++++ Excerpted text ++++
Need to spotlight sport

There is no denying the role of sports in sublimating extremist visceral and cerebral impurities of society

The writer is an educationist based in Kasur. He can be reached at m.nadeemnadir777@gmail.com

The International Day of Sport for Development and Peace (IDSDP), which takes place annually on 6 April, presents an opportunity to recognise the positive role sport and physical activity play in communities and in people’s lives across the globe. The global theme for 2024 is ‘Sport for the Promotion of Peaceful and Inclusive Societies’.

Out of important guarantors of a peaceful, healthy and inclusive society, one is definitely sport which has never been on the radar of movers and shakers of our national policies. UNDP’s 2018 report says paltry 7 per cent of children and youth in Pakistan have access to a playground within or outside school while over 60 per cent don’t have access to any sport.

“The battle of Waterloo was won on the playing fields of Eton” is popularly ascribed to the Duke of Wellington, who was a graduate of Eton College and commander in chief of the British and allied armies at Waterloo. Metaphorically, the Duke emphasises the cachet the sports and playgrounds bestow upon their adherents.
++++ Source material ++++
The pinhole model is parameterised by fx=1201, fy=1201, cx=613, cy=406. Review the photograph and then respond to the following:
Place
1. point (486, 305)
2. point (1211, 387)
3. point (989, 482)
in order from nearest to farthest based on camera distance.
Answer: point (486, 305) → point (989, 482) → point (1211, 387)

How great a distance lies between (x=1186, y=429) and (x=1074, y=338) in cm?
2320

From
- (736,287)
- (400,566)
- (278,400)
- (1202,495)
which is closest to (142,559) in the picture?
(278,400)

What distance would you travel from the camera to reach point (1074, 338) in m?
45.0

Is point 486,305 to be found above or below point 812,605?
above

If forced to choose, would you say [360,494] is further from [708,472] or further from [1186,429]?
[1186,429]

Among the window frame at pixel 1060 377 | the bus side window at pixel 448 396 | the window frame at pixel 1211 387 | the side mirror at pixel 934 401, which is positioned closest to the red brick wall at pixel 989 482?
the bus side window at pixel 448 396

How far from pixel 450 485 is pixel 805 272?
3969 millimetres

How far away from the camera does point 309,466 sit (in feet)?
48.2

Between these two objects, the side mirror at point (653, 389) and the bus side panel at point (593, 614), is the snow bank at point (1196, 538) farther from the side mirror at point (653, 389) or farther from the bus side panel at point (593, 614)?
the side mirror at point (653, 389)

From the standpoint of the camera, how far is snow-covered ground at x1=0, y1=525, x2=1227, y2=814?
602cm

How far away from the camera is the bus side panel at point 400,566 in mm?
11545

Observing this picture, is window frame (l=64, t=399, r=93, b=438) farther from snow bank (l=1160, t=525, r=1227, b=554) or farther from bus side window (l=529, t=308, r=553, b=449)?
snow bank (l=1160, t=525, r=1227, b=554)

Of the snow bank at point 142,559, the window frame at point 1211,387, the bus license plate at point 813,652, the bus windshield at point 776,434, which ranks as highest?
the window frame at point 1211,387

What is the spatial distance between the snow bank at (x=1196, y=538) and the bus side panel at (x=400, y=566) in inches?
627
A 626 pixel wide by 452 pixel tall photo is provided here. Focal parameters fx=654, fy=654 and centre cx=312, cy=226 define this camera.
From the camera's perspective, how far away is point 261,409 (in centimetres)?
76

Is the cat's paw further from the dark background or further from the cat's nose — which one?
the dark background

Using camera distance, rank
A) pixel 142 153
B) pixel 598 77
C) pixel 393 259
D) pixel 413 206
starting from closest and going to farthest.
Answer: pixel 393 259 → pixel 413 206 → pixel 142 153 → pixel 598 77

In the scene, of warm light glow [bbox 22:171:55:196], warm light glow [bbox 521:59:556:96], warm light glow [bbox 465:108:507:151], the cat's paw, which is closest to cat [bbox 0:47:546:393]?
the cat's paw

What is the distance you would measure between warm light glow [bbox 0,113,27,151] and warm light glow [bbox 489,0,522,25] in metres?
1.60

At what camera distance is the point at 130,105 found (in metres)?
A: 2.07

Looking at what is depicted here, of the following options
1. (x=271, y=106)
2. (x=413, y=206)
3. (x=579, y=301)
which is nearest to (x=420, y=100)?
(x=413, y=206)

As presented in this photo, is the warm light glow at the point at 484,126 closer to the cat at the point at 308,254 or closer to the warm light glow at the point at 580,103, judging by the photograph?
++++
#### [Work order 1]
Answer these about the article on sport:
(a) On what date does the International Day of Sport for Development and Peace take place each year?
(b) According to UNDP's 2018 report, what percentage of children and youth in Pakistan have access to a playground?
(c) What college did the Duke of Wellington graduate from?
#### [Work order 2]
Duplicate the article on sport between "The International Day" and "to any sport.", inclusive.
Answer from the article on sport alone.

#### [Response area 1]
(a) 6 April
(b) 7 per cent
(c) Eton College

#### [Response area 2]
The International Day of Sport for Development and Peace (IDSDP), which takes place annually on 6 April, presents an opportunity to recognise the positive role sport and physical activity play in communities and in people’s lives across the globe. The global theme for 2024 is ‘Sport for the Promotion of Peaceful and Inclusive Societies’.

Out of important guarantors of a peaceful, healthy and inclusive society, one is definitely sport which has never been on the radar of movers and shakers of our national policies. UNDP’s 2018 report says paltry 7 per cent of children and youth in Pakistan have access to a playground within or outside school while over 60 per cent don’t have access to any sport.